[Opening Text section]

July 19, 2008

Bento Box Buddhism

I am taking a vacation from my "divorce" issue surrounding the SGI, and won't be trying to go to any activities until after I finish my project on August 8. We'll talk after that, OK? So, you can stand down, guys- I won't be trying to chant with my friends in the SGI until I'm done writing the piece I'm working on. I'm trying to write a comedy, and the set of issues raised last week is major sansho shima for my sense of humor.

OK...You may be wondering about the title of this entry. "What," I hear you cry, "is Bento Box Buddhism?" Well, if you look below, you can see a Japanese bento box - it's a style of serving food. Each dish is in a completely separate compartment, walled off from all the other foods -- gastronomic apartheid raised to the level of art:

Bento

It's awful pretty, isn't it?

I wanted to post this picture and think out loud about Bento Box Buddhism, because a dear Dharma friend who practices in an adjoining compartment gave me this image. He seems to feel there's something uniquely Japanese about this style of serving food. One big plate, and each food isolated in a separate, non-connecting room, completely walled off from any contact with any other food. I suppose this could be a good thing sometimes - you do want to keep that fish sauce from running into the chocolate cake, after all. But I can't help contrasting this kind of presentation with the way we in the West serve up, say, a holiday meal.

[Closing Text section]

* Task instructions
[a] Do these statements agree with the Bento Box Buddhism post? Answer yes or no for each, quoting the words that decide it. (i) The writer plans to stay away from SGI activities until a project is finished on August 8. (ii) The writer is working on a tragedy. (iii) A Dharma friend gave the writer the bento box image.
[b] Please reproduce the Bento Box Buddhism post between "It's awful pretty, isn't" and "a holiday meal.", inclusive.
[c] Write the next part of the Bento Box Buddhism post, picking up after its last sentence.

[Opening Dataset extract section]

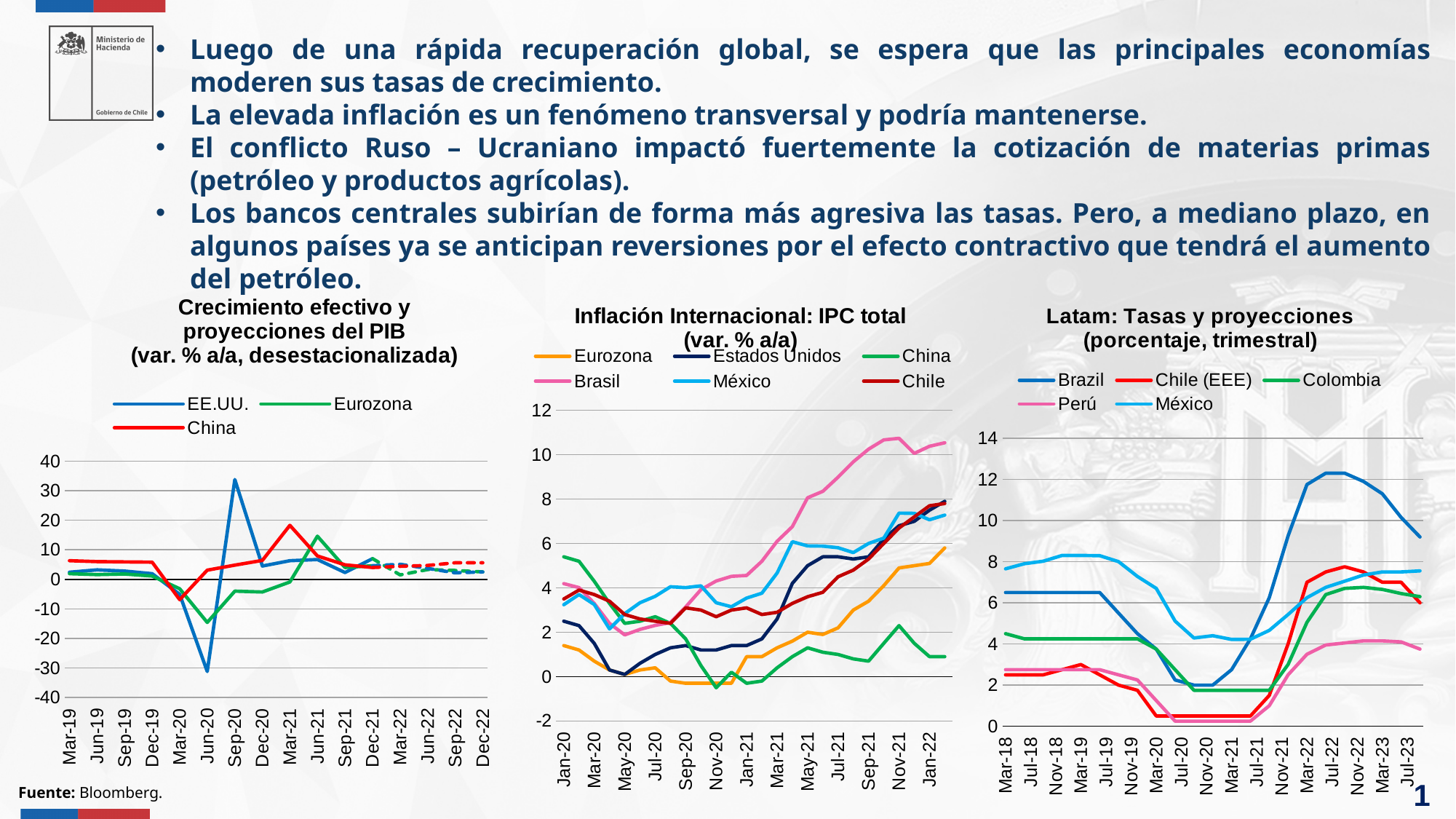
What kind of chart is the 'Crecimiento efectivo y proyecciones del PIB' chart? line chart In the 'Crecimiento efectivo y proyecciones del PIB' chart, which series reaches the highest peak? EE.UU. How many series does the legend of the 'Inflación Internacional: IPC total' chart list? 6 How many series does the legend of the 'Latam: Tasas y proyecciones' chart list? 5 In the 'Inflación Internacional: IPC total' chart, does the Brasil series rise or fall from Jan-20 to Jan-22? rise In the 'Latam: Tasas y proyecciones' chart, is the value for Chile (EEE) at Jul-20 greater or less than 2? less In the 'Crecimiento efectivo y proyecciones del PIB' chart, is the value for EE.UU. at Jun-20 greater or less than -20? less What is the source cited at the bottom of the slide? Bloomberg In the 'Inflación Internacional: IPC total' chart, is the value for Brasil at Nov-21 greater or less than 10? greater In the 'Inflación Internacional: IPC total' chart, which series reaches the highest value? Brasil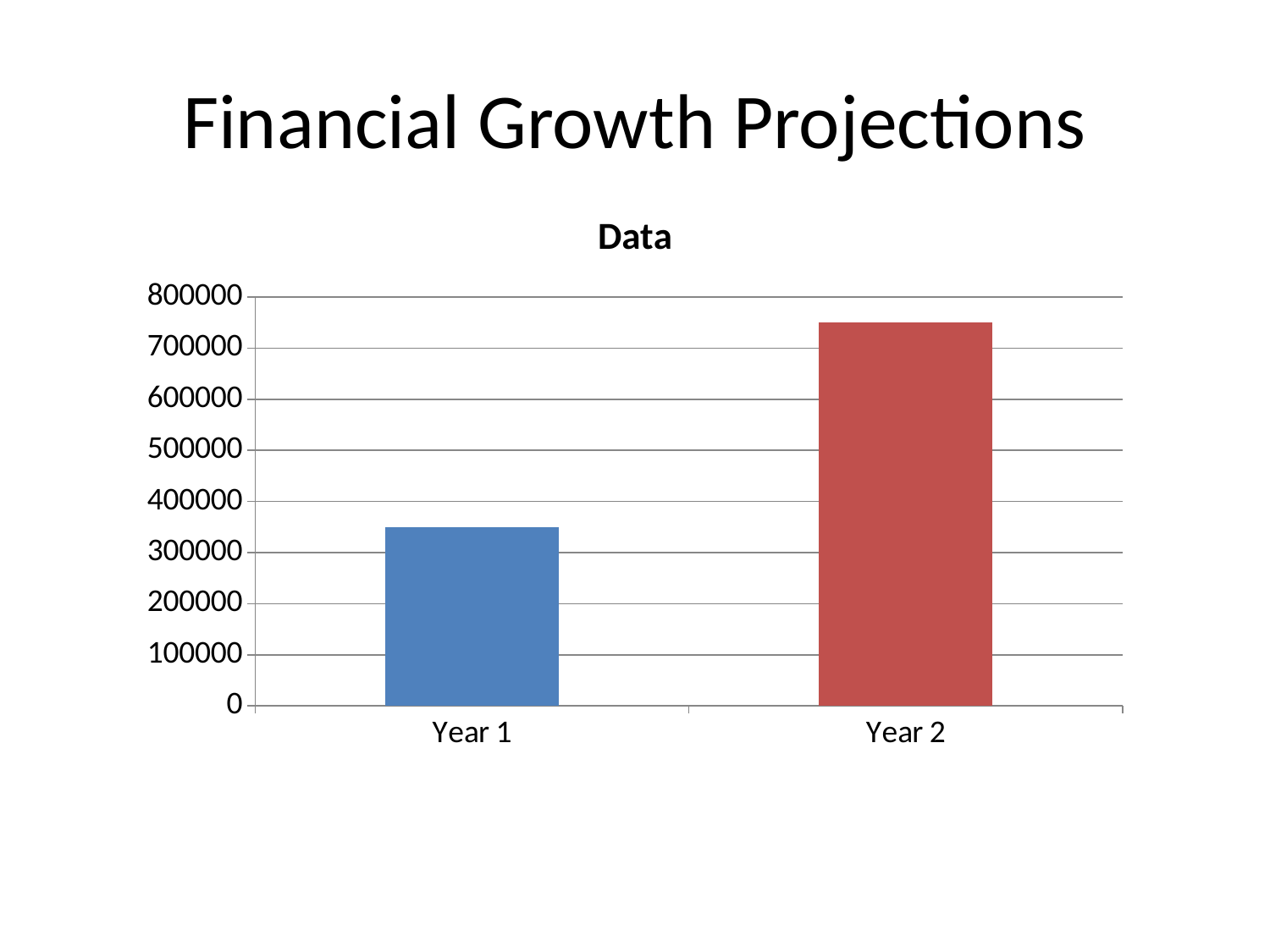
Is the value for Year 2 greater or less than 800000? less Is the value for Year 1 greater or less than 300000? greater How many categories are plotted on the x axis? 2 What kind of chart is shown on the slide? bar chart Is the value for Year 2 greater or less than 700000? greater Do the values rise or fall from Year 1 to Year 2? rise Which category has the lowest value? Year 1 Which category has the highest value? Year 2 Which is larger, the value for Year 1 or the value for Year 2? Year 2 What is the title of the chart? Data What colour is the bar for Year 2? red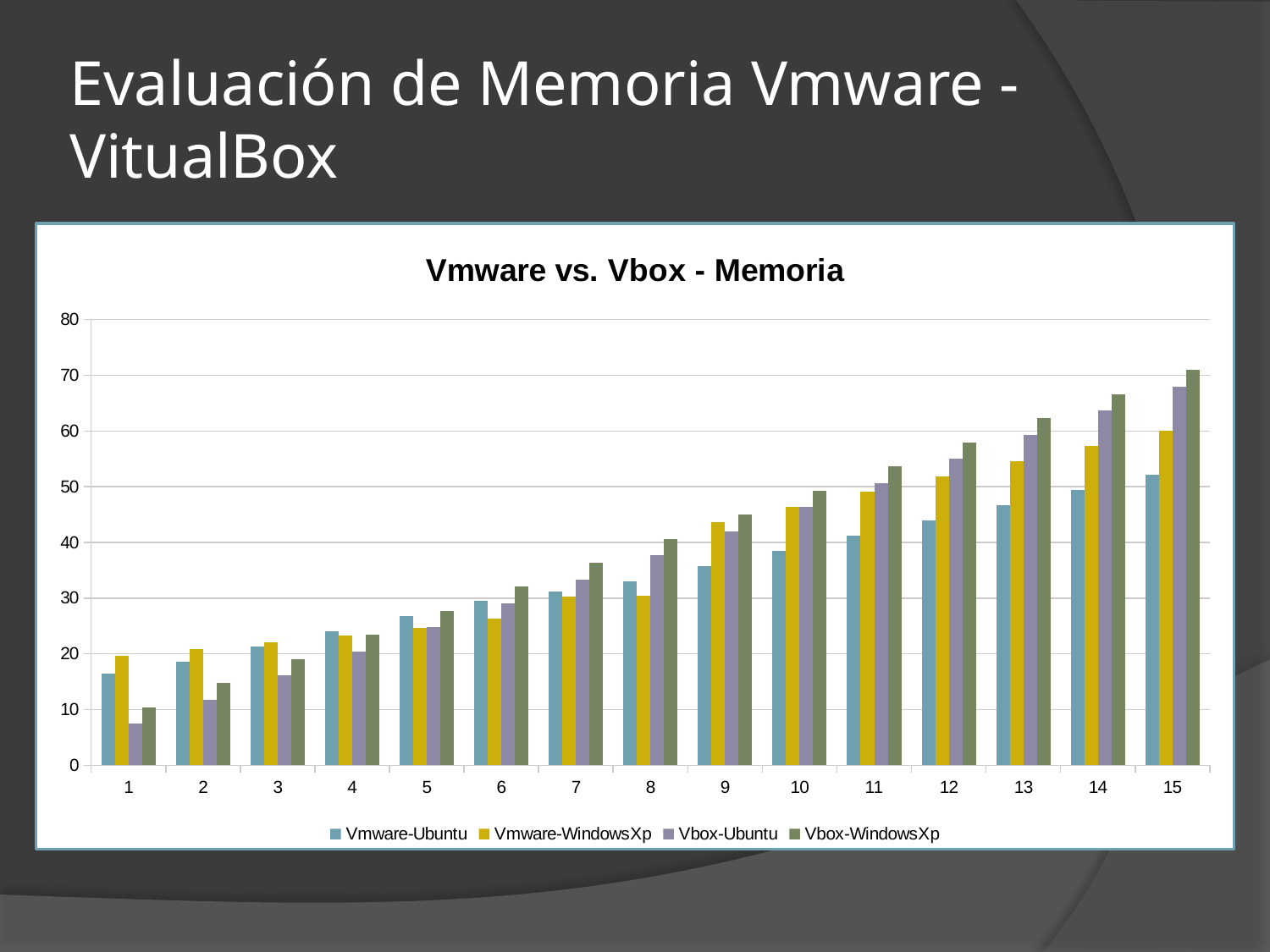
At category 1, which is larger: Vmware-WindowsXp or Vbox-Ubuntu? Vmware-WindowsXp How many series does the chart's legend list? 4 Do the values for Vbox-WindowsXp rise or fall from category 1 to category 15? rise What kind of chart is shown on the slide? bar chart Is the value for Vbox-Ubuntu at category 1 greater or less than 10? less At category 10, which is larger: Vbox-WindowsXp or Vmware-Ubuntu? Vbox-WindowsXp What is the title of the chart? Vmware vs. Vbox - Memoria How many categories are shown along the x axis of the chart? 15 At category 1, which series has the lowest value? Vbox-Ubuntu At category 15, which series has the highest value? Vbox-WindowsXp Is the value for Vmware-Ubuntu at category 15 greater or less than 60? less Is the value for Vbox-WindowsXp at category 15 greater or less than 60? greater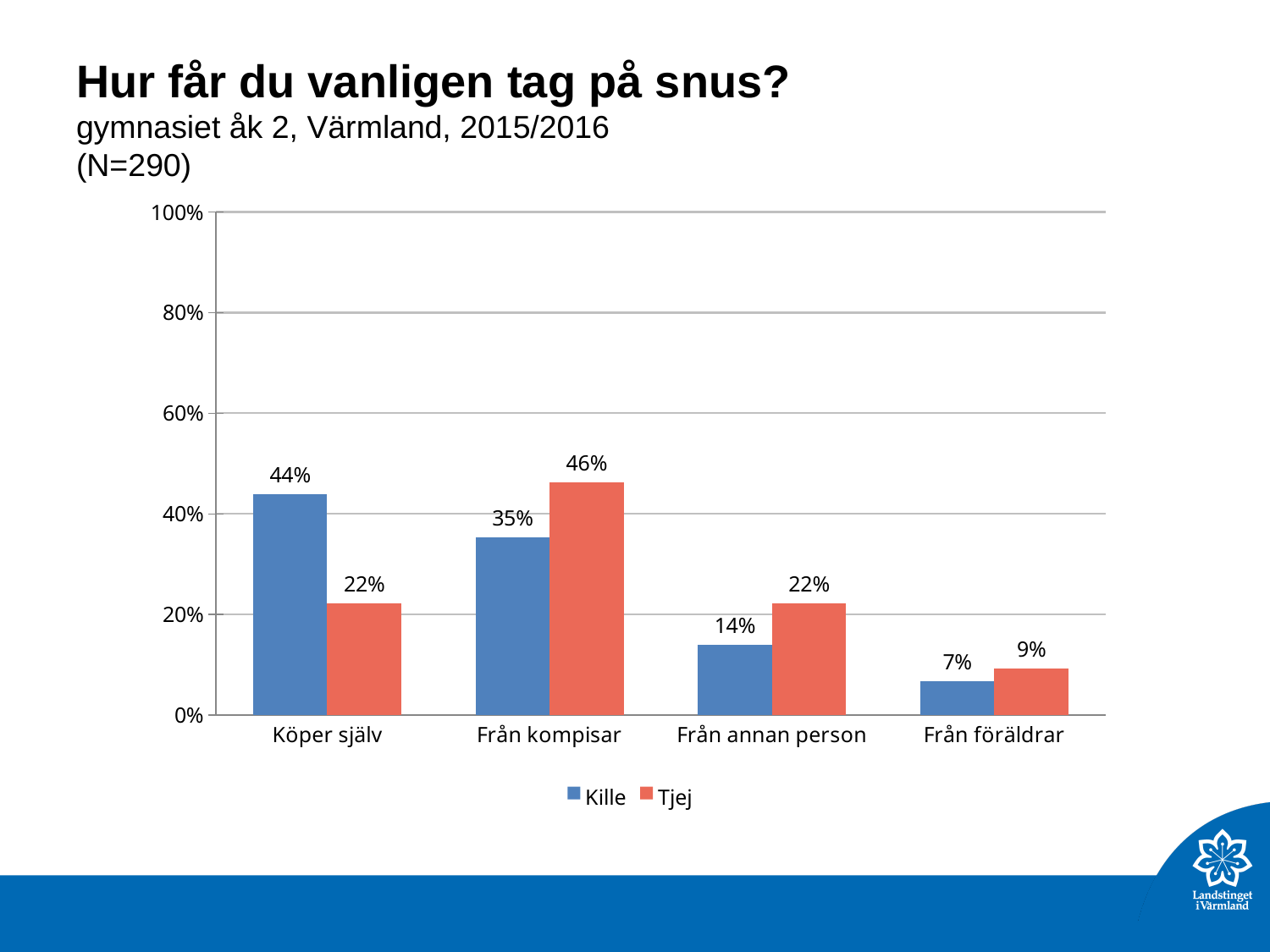
What is the value for Kille in the Köper själv category? 44% What kind of chart is shown on the slide? bar chart What is the value for Tjej in the Från kompisar category? 46% Is the value for Kille in Från kompisar greater or less than 40%? less What is the difference between Kille and Tjej in the Köper själv category? 22% What is the value for Kille in the Från föräldrar category? 7% Which category has the lowest value for Kille? Från föräldrar How many series does the legend list? 2 Which is larger in the Från annan person category, Kille or Tjej? Tjej Which category has the highest value for Tjej? Från kompisar What colour are the Tjej bars? red How many categories are shown on the x axis? 4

[Closing Dataset extract section]

* Answers by item
[a]
(i) Yes: "won't be trying to go to any activities until after I finish my project on August 8"
(ii) No: "I'm trying to write a comedy"
(iii) Yes: "a dear Dharma friend who practices in an adjoining compartment gave me this image"

[b]
It's awful pretty, isn't it?

I wanted to post this picture and think out loud about Bento Box Buddhism, because a dear Dharma friend who practices in an adjoining compartment gave me this image. He seems to feel there's something uniquely Japanese about this style of serving food. One big plate, and each food isolated in a separate, non-connecting room, completely walled off from any contact with any other food. I suppose this could be a good thing sometimes - you do want to keep that fish sauce from running into the chocolate cake, after all. But I can't help contrasting this kind of presentation with the way we in the West serve up, say, a holiday meal.

[c]
On our plates, the beans and the dressing shove each other aside and complete for which one gets to cover up the turkey. If the butter actually lands on your roll, you've done well for yourself, and the gravy could pretty much soak anything except the apple pie - but that's only because dessert is a separate course. Regional tastes come into play, too -- seafood gumbo in Louisiana and tamales and salsa near the Mexican border.

So, what does this have to do with Buddhism? Well, for some of us, Buddhism is all about keeping ourselves and our practice walled off in a separate compartment, unpolluted by interaction with Buddhists who do not belong to our group. Others of us feel compelled to pour gravy on everything, and mix up our beans and dressing. If, as Mom always said, "it all ends up in the same place", then what difference does it make how our nourishment is served up?

My tummy is growling in anticipation of your thoughts, dear readers...

Byrd in LA

Posted by wahzoh at July 19, 2008 10:20 AM
Comments

I guess sukiyaki is Nichiren Shu?

I just had little pieces of roasted chicken breast on rice, with sauteed peppers and some grape tomatoes from the garden, glazed with a sauce of sesame, shoyu, and a bit of sugar.

So, you are still on the same topic, but seasoning it with a bit of ironic humor? Comedy is fun, I have written some political satire. I was best when sleep deprived. I think my humor is too arid some times.

Posted by: robin at July 20, 2008 04:32 PM

I got to thinking. My little sister had a friend who kept her food carefully separated on the plate. If one it touched the another, she would not eat it. I grossed her pout by mixing my corn and mashed potatoes.

Also, come to think of it, the Japanese I knew segregated the beef, yam noodles, tofu and other stuff in the sukiyaki skillet. It did share a common sauce. I guess that was like living dangerously?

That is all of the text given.